Neuer Konsumraum für Frankfurter Drogenhilfe

Drogen – gefährlich und weit verbreitet. Vor allem Crack ist weiter auf dem Vormarsch und hat Heroin längst überholt. Und immer wieder fragen sich Politik und Gesellschaft: WIE mit den Drogen-Kranken auf der Straße umgehen? In Frankfurt ist nun Deutschlands größter Konsumraum entstanden – doch der sogenannte ‚Frankfurter Weg‘ sorgt auch weiterhin für Diskussionen.

Die Droge Crack dominiert längst im Frankfurter Bahnhofsviertel. Um die offene Szene von der Straße zu holen, wurde die Drogenhilfe in der Niddastraße nun renoviert: 16 sogenannte Rauchplätze stehen künftig in einem neuen Raum zur Verfügung, viermal mehr Plätze als zuvor. Extra Abluft inklusive. Hier sollen die Drogenkranken unter sicheren und hygienischen Bedingungen konsumieren können.
Elke Voitl (Bündnis 90 / Die Grünen), Gesundheitsdezernentin Frankfurt
„Sehr viel mehr Menschen, die im Moment draußen auf der Straße Crack rauchen, das in Zukunft hier drin tun werden.

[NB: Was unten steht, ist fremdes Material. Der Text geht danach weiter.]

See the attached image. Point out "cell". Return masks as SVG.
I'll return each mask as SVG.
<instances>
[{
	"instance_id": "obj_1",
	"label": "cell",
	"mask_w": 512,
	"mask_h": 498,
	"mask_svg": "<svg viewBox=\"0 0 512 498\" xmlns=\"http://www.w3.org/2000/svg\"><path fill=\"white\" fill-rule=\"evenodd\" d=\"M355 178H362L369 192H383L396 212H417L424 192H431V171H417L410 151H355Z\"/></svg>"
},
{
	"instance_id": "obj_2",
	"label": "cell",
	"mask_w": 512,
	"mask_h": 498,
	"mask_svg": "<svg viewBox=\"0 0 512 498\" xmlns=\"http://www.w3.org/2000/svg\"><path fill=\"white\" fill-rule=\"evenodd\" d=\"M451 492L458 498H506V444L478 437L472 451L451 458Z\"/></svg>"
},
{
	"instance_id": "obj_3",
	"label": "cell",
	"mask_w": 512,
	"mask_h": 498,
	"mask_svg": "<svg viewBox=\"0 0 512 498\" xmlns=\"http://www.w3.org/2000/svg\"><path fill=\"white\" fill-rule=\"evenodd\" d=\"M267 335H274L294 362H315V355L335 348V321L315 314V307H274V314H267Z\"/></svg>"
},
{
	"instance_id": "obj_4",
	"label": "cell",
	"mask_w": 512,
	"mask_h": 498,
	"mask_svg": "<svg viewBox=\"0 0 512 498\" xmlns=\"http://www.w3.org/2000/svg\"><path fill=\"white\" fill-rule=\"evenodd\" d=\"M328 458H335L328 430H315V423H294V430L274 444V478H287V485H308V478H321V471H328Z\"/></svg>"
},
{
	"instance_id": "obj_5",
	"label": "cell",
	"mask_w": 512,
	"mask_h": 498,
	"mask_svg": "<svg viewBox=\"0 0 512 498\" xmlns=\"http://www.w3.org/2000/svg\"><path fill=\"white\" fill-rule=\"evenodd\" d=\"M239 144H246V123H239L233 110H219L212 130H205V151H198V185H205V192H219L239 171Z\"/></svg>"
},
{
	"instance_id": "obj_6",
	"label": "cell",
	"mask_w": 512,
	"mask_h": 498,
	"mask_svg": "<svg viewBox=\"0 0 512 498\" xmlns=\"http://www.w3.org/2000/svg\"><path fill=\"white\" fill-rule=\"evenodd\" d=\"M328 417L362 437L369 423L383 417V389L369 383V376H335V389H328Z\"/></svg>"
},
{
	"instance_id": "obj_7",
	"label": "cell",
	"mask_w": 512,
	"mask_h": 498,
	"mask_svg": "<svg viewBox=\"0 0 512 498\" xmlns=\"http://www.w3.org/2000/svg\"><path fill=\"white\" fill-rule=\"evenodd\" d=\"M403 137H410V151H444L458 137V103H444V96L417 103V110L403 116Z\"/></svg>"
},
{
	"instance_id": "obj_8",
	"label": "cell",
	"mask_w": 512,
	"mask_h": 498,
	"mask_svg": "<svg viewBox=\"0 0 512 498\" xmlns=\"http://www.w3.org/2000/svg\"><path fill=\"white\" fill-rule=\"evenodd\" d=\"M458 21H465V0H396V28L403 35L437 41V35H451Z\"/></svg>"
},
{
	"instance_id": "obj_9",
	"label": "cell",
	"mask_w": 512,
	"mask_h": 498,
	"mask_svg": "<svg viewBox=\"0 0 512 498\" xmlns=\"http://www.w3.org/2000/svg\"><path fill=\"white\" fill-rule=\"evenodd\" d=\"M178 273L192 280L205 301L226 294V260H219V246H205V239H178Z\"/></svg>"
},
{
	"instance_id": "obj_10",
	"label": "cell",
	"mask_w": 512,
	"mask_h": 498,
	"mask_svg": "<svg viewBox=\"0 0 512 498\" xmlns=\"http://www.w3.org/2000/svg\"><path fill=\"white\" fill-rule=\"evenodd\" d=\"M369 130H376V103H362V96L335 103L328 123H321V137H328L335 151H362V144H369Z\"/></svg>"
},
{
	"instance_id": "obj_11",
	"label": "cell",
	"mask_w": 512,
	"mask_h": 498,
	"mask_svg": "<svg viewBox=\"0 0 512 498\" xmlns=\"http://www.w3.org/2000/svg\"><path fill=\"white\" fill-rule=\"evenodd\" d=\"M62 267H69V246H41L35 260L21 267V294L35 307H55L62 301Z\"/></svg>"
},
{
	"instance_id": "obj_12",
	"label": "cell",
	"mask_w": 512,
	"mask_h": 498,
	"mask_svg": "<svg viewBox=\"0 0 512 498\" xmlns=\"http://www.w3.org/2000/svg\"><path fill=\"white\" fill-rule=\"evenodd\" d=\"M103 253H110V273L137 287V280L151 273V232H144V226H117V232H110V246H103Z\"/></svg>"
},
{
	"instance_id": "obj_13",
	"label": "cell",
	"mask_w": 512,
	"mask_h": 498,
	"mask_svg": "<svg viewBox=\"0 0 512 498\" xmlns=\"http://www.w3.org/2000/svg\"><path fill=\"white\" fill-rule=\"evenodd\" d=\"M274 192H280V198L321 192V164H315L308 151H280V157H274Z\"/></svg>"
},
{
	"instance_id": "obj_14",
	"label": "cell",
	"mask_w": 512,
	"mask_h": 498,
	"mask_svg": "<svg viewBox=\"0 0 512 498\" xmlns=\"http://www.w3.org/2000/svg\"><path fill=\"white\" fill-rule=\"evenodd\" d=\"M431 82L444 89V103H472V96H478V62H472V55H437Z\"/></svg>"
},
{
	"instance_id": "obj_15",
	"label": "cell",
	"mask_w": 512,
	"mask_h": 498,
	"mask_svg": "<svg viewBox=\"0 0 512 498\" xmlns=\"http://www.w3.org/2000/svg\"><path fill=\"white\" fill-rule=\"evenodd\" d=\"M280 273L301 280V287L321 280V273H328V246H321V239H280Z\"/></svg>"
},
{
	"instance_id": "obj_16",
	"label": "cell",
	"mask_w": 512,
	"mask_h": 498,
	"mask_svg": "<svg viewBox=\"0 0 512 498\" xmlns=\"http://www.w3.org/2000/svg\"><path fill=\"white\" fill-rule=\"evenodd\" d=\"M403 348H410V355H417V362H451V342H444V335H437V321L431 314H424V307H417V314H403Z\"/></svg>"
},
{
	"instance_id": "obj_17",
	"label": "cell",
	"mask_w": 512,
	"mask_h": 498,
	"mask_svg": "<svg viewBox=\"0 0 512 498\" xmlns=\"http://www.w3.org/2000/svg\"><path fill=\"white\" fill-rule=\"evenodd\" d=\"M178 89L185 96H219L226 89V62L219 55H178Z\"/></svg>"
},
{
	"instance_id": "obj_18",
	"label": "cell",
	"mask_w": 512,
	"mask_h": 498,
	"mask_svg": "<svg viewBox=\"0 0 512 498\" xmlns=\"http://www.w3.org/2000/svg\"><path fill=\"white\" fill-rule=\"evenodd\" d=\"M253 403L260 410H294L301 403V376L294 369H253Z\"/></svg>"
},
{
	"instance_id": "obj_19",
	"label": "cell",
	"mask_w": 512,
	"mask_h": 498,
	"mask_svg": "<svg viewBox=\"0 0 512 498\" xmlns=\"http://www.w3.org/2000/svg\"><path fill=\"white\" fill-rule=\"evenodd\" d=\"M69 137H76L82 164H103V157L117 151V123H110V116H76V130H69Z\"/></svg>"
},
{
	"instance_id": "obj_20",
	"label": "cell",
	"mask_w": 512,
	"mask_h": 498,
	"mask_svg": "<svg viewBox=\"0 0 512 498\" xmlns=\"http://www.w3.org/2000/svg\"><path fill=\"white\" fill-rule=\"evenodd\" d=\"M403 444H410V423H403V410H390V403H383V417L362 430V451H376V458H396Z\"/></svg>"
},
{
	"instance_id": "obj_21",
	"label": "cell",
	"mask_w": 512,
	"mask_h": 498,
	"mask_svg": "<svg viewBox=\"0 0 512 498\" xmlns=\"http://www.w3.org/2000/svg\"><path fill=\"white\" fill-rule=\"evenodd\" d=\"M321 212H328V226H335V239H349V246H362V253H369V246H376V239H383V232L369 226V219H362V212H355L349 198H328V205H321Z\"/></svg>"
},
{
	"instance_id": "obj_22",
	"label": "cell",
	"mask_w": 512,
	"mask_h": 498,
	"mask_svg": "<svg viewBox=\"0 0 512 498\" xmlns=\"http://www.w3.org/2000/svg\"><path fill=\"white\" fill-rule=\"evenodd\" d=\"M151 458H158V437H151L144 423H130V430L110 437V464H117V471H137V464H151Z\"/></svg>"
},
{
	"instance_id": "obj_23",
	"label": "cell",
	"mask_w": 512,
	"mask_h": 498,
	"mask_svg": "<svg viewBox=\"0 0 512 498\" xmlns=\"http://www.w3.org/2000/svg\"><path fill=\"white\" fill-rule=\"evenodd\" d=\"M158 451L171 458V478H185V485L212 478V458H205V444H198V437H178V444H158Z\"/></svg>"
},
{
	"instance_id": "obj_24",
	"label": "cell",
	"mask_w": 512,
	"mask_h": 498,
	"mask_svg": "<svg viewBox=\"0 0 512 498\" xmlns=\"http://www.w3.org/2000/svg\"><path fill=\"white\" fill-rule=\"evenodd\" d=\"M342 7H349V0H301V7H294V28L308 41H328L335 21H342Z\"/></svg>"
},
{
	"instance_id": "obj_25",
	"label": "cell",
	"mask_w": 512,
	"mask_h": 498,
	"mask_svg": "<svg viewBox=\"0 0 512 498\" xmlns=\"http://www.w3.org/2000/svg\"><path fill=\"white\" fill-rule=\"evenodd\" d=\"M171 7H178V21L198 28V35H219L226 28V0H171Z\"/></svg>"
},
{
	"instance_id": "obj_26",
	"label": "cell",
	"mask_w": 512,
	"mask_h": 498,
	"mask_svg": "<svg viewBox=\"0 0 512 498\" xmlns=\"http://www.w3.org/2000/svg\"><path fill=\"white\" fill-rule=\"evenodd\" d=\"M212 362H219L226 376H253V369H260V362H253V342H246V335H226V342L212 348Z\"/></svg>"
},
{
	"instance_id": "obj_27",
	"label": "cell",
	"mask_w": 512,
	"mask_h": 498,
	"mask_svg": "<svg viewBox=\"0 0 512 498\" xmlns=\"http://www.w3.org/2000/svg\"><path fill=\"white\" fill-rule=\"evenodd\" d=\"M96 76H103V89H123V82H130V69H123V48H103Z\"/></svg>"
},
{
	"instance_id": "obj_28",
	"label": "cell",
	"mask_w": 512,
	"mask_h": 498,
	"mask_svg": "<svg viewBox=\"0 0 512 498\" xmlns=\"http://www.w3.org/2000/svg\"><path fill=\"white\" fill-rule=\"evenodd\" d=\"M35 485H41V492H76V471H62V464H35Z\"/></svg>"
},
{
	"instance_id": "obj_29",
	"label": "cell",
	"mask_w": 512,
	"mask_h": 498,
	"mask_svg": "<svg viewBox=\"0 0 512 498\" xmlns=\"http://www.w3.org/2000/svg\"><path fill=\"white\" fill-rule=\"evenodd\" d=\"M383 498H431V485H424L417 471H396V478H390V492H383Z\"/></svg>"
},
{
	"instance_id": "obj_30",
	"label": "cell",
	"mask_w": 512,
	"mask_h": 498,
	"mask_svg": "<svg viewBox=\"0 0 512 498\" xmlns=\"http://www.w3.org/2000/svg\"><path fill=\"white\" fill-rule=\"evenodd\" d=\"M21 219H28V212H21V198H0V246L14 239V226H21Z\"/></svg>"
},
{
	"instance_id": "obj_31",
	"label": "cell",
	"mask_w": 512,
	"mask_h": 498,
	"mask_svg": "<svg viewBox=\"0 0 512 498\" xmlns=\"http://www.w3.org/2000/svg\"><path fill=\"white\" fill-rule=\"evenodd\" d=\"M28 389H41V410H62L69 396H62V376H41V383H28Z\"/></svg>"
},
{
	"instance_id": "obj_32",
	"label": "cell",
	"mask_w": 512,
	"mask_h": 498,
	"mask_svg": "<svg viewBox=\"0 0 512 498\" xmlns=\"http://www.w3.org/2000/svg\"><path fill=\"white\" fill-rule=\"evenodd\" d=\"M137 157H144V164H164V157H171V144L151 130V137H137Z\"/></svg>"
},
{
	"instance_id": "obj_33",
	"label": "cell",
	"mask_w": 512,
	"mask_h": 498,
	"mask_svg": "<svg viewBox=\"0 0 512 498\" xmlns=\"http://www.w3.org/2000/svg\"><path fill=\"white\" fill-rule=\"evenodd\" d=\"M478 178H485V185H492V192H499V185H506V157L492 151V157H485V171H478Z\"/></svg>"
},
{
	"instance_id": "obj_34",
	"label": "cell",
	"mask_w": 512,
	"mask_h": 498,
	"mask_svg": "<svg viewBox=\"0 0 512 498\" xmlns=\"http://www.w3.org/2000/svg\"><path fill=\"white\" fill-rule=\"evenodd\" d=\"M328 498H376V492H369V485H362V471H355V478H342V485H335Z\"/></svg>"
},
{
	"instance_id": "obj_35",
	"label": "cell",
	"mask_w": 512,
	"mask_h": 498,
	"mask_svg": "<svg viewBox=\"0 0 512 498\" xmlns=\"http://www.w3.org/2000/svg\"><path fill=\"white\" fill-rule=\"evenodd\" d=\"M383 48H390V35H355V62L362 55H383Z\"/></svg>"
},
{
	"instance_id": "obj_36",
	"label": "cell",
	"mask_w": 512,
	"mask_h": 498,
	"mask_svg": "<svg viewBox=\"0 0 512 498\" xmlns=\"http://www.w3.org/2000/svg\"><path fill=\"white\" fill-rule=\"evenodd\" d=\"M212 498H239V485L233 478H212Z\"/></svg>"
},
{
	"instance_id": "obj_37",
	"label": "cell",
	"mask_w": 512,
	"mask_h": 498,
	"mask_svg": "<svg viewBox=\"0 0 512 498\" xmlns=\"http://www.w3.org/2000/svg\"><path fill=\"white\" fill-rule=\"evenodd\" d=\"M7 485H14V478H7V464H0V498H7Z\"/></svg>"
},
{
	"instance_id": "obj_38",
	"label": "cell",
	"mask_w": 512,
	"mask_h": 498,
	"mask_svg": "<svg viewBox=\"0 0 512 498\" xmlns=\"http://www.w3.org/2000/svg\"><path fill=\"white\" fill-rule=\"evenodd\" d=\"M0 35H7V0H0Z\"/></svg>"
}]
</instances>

Insofern ist das besser für die Drogen konsumierenden Menschen und es ist besser hier fürs Umfeld, weil der öffentliche Raum entlastet wird.“
Es ist nun der größte der vier Konsumräume, die sich bundesweit so nur in Frankfurt finden.  Schon vor der Renovierung gab es hier 90.000 Konsumvorgänge im Jahr.
In einem weiteren Raum sollen bald Tagesruhebetten stehen. 200.000 Euro hat die Stadt beigesteuert, hinzu kommen Spenden. Der neue Crack-Raum wurde absichtlich von den zwölf Plätzen für Heroinkonsum getrennt.
Gabi Becker, Integrative Drogenhilfe Frankfurt
„Heroinkonsumierende brauchen Ruhe und Zeit für ihren Konsum, die sind zum Teil bis zu einer Dreiviertelstunde bei uns im intravenösen Konsumraum. Und Crackkonsumierende sind eher im schnellen Konsum unterwegs und haben auch einen höheren Bedarf an Kommunikation mit anderen.“
Als nächstes soll in der Nähe ein spezielles Crackhilfezentrum entstehen, doch das sorgt für Diskussionen. Die Frankfurter FDP ist dagegen und aus Protest aus der Römerkoalition ausgetreten. Die Liberalen fordern, das Hilfsangebot auf die bestehende Einrichtung in der Niddastraße zu begrenzen.Die Integrative Drogenhilfe weist hingegen auf die Wichtigkeit aller Einrichtungen hin.
Gabi Becker, Integrative Drogenhilfe Frankfurt
„Wir haben im Jahr bis zu 100 Drogennotfälle, die hier gut gehandelt werden. Es ist in unseren Räumlichkeiten noch nie jemand gestorben. Wir hatten aber schon viele Überdosierungen, die wir handeln mussten.“
Kommendes Jahr soll auch das Eastside, das Drogenabhängigen dauerhafte Schlafmöglichkeiten bietet, mit weiteren Crack-Rauchplätzen ausgestattet werden. Bis dahin können in den neuen Räumen in der Niddastraße weitere Erfahrungen in der Drogenhilfe gesammelt werden.